Category Archives: Legal policy

Covid 19 – an open letter from the UK IP Minister

Well, perhaps. This article suggests that the UK’s Intellectual Property Minister, Amanda Solloway MP, should write an open letter on the subject of infringement of IP, in relation to developing and making urgently-needed products to deal with the Covid 19 pandemic. Draft text of a letter, written by IP Draughts for her consideration, appears below.

This article is prompted by several conversations and exchanges of emails that IP Draughts has had in recent days. It seems that many people (students, scientists, business people and others) have risen to the challenge of developing, making and distributing products that are urgently needed by the National Health Service and the nation. Examples that IP Draughts has been made aware of in recent days include:

  • oxygen concentrators
  • mechanical ventilators
  • 3D printing of facemasks and airflow dividers
  • apps to predict whether someone is infected
  • apps to track the development of the virus across the population
  • apps to provide reassurance to people in isolation

A concern that has been raised more than once is whether these activities may infringe the IP of others, and whether anything can be done at a national or international level to remove this risk. This concern has probably been stimulated partly by the news from Italy that someone has been making a ventilator valve using a 3D printer, for use in hospitals. Apparently they had asked the original manufacturer for design drawings and had been refused and threatened with an IP infringement suit.
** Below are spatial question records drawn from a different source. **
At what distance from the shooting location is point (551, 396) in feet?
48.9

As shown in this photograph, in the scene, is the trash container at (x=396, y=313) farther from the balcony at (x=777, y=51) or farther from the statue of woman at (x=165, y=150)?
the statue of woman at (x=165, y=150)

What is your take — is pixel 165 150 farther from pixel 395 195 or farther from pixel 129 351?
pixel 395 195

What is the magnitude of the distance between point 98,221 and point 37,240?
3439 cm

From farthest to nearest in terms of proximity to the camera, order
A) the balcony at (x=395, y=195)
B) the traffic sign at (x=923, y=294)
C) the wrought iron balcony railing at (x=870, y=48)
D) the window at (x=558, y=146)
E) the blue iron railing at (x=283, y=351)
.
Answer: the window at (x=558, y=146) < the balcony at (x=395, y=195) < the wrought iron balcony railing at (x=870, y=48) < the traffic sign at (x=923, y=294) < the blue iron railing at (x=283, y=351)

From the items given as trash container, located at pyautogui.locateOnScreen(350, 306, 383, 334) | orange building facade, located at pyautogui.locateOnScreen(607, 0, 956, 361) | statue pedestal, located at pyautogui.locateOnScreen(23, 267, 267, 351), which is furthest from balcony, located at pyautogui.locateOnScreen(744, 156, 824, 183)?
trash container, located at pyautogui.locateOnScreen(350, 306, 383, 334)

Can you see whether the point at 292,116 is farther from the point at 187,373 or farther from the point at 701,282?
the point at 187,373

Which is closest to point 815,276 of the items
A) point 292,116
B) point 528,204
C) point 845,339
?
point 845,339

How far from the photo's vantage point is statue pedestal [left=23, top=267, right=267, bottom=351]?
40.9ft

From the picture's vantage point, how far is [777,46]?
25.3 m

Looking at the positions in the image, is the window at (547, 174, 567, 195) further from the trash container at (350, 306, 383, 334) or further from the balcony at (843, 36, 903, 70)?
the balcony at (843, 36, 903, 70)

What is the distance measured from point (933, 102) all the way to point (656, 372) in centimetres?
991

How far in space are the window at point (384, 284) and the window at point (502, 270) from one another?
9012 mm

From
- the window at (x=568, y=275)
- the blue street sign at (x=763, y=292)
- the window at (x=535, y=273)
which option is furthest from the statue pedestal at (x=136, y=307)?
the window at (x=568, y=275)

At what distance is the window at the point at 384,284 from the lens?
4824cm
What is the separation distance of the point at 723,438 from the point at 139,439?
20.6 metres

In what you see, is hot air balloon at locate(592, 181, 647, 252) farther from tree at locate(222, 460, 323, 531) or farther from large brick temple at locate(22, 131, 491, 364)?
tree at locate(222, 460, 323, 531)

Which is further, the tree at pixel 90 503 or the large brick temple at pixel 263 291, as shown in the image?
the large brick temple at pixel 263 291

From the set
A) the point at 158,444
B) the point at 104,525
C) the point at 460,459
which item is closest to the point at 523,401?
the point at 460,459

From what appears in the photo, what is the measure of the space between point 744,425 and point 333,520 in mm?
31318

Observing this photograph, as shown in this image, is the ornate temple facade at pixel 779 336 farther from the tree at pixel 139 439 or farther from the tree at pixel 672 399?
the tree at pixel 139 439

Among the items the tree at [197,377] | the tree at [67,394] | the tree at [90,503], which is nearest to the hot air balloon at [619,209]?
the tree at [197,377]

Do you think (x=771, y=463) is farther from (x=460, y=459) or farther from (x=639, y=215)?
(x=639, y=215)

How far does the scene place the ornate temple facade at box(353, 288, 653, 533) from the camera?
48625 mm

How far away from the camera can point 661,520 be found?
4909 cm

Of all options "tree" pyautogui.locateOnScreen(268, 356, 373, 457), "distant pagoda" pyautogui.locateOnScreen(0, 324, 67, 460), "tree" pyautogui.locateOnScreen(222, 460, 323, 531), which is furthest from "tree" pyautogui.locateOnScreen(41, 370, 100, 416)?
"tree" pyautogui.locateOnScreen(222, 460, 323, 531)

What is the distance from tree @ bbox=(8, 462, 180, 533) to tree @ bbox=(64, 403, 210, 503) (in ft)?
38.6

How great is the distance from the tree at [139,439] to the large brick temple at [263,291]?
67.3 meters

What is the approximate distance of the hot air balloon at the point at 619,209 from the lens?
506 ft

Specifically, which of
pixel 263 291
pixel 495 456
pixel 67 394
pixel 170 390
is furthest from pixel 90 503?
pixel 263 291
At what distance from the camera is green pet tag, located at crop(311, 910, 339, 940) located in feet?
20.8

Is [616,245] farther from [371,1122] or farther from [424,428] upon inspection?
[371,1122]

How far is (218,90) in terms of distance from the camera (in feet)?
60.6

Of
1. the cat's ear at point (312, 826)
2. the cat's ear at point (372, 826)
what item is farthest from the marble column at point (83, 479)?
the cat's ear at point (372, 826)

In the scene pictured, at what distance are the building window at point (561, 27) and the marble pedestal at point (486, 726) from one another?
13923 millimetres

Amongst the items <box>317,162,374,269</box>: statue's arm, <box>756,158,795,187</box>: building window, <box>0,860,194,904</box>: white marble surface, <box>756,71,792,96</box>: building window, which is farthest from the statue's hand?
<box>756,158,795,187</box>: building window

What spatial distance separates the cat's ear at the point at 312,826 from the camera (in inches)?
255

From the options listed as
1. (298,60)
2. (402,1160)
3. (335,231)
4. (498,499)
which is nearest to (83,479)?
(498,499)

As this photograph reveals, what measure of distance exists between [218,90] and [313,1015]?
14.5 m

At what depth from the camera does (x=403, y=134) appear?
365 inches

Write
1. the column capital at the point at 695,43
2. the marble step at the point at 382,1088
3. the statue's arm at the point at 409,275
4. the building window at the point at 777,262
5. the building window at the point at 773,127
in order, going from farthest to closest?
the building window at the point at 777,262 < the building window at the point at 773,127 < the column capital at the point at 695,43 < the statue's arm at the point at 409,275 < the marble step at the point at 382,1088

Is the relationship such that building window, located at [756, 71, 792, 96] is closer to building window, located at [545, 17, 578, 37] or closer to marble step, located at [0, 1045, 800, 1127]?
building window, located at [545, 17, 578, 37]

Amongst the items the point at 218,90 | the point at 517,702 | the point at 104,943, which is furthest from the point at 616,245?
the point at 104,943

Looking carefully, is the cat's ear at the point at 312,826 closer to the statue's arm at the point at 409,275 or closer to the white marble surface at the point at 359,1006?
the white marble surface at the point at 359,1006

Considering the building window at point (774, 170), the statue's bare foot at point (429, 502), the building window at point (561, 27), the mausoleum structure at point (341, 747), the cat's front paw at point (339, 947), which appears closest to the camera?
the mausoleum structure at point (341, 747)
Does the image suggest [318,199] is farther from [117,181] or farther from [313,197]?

The facts of this story have subsequently been disputed, but they raise an understandable concern. Some people in the IP community feel that reassurance needs to be given to people doing their best in a national emergency, that they are unlikely to be sued.

But any such reassurance is ultimately only someone’s opinion. No matter how unlikely you think it that a reputable company would trash their reputation by suing someone who is trying to save lives, there is nothing to stop them from doing so. Or is there?

There are provisions in UK IP legislation (and, IP Draughts suspects but doesn’t know, in the laws of other countries) that enable the UK government to override IP laws.

For example, section 55 of the Patents Act 1977 provides:

…any government department and any person authorised in writing by a government department may, for the services of the Crown and in accordance with this section, do any of the following acts in the United Kingdom in relation to a patented invention without the consent of the proprietor of the patent…

The section then lists various activities that would normally constitute patent infringement.

Section 59 of the same Act provides an alternative route. It includes the following provisions:

During any period of emergency within the meaning of this section the powers exercisable in relation to an invention by a government department or a person authorised by a government department under section 55 above shall include power to use the invention for any purpose which appears to the department necessary or expedient;

(a) for the efficient prosecution of any war in which Her Majesty may be engaged;

(b) for the maintenance of supplies and services essential to the life of the community;

(c) for securing a sufficiency of supplies and services essential to the well-being of the community; …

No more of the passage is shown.